Effects of Wavy Channel Entrance Design on Streamwise Counter-rotating Vortices: a Visualization Study


1 Department of Mechanical Engineering, National University of Singapore, 9 Engineering Drive 1, Singapore 117576

2 Reactive Flow Modeling Laboratory Group in Clean Combustion Research Center, King Abdullah University of Science and Technology, Thuwal 23955, Kingdom of Saudi Arabia

3 Institute of Ophthalmology, University College London, London EC1V 9EL, United Kingdom

4 Faculty of Engineering, Universitas Diponegoro, Tembalang Campus, Semarang 50275, Indonesia


Two different channel entrance designs, code named Valley First (VF) and Peak First (PF), were experimentally visualized by means of smoke-wire visualization technique to observe their effects towards the streamwise counter-rotating vortices generated. The spanwise wavelength of the vortices was pre-set by modifying the leading edge. The investigation was carried out on the laminar boundary-layer flow in a rectangular channel with one-sided wavy surface that has amplitude a and wavelength λ of 7.5 mm and 76 mm, respectively.
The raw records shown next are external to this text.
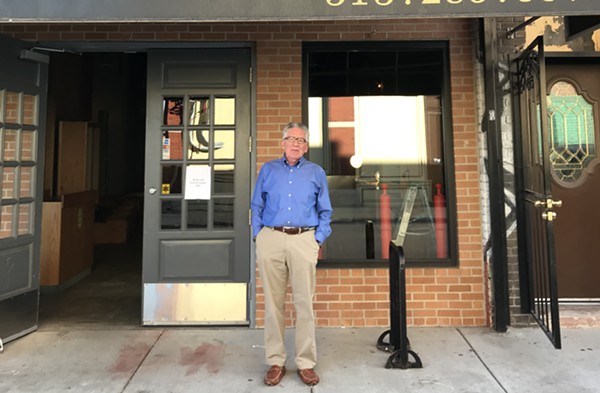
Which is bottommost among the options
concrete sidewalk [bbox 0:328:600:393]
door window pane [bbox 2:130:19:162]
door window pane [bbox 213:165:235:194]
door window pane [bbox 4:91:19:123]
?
concrete sidewalk [bbox 0:328:600:393]

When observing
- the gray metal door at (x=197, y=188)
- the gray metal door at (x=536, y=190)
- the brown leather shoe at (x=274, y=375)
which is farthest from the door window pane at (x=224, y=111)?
the gray metal door at (x=536, y=190)

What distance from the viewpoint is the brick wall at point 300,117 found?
13.5ft

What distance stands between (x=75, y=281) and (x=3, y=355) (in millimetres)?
2564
The vortices in the channel with VF design preserve farther downstream than those on the PF design, which might be caused by the large favorable pressure gradient between the entrance flat plate and the first peak location. The counter-rotating vortices could still be observed at non-dimensionalized streamwise distance χ (= x/λ) = 2.47 for Reynolds number Re (= UH/ν) = 9900 in channel with VF design. For lower Re, the vortices could preserve further downstream. In contrast, in channel with PF design, the structures were only visible clearly up to approximately χ = 1.32 for Re = 4700 and χ = 0.39 for Re = 5200.